BOOT: (Scything.) Mind yer legs.

GAUKROGER: A stool, Mr Scrope? These cunts will be at it all day.
(SCROPE shakes his head.)
Who had my sunshade?
(They are digging.)
My sunshade?
(The clash of shovels.)
I do love the way they pretend to be deaf. They really are such extraordinary cunts.

BOOT: Captains sunshade!
(DARLING goes out.)

GAUKROGER: We never had one out of a field. Under the whispering cow shit and adulterous hips. Gob open to clay and the milkmaids hot little puddle. But in sight of church steeple, I notice. How picturesque he was and diligent. Was he, Mr Scrope? Cunt picturesque your master?
(SCROPE bursts into tears.)
The files are such cunts here. Would one of you run for a whisk?

SCENE TWO

A room. A WOMAN and two OFFICERS of the crown.

BRADSHAW: I am not asking you to sit. If I ask you to sit you will think at least she has good manners, at least shedoes things properly, she keeps things clean. I do not wish to do things properly or keep them clean. What do you want?
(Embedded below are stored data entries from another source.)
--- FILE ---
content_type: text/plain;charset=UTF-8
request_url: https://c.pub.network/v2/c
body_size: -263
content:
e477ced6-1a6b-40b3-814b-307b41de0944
ROAST: I have to inform you

BALL: Oh, the pontificating shitbag

ROAST: I am instructed by His Majestys

BALL: Oh, the pontificating shitbag

ROAST: May I just get this

BALL: No, she is though, isnt she, a most pontificating bag of shit, Brian

ROAST: If I could just

BALL: Laying aside the instructing and informing for a minute, you have to marvel at her poopy aspect. I do. I have to marvel at it, all her straight back and white linen, her simple dignity and so on, it makes me want to kick the table through the window

ROAST: I cannot see the point of making this

BALL: I havent finished yet!
(He goes to her.)
Brian is for being nice. Brian is ice cold and happy. But Brian never swagged his hours with the bints of Calais. I will be rude because I have lost fifteen years! Oh, my breath smells, my breath smells and she winces! Yours does not, does it, breathe on me, breathe on me

ROAST: Andrew

BALL: Oh, breathe on me your English breath, sweeter than roses, but then you have had English gardens to wipe your rump against, I have not but I am not angry, no, Im not, I have licked Frenchmens bums for nourishment and Spaniards crotches! Breathe on me, breathe on me, do, when you stand there icy in your purity I could really dagger you with my old cavalier dick, that or murder, carry on informing, Billy.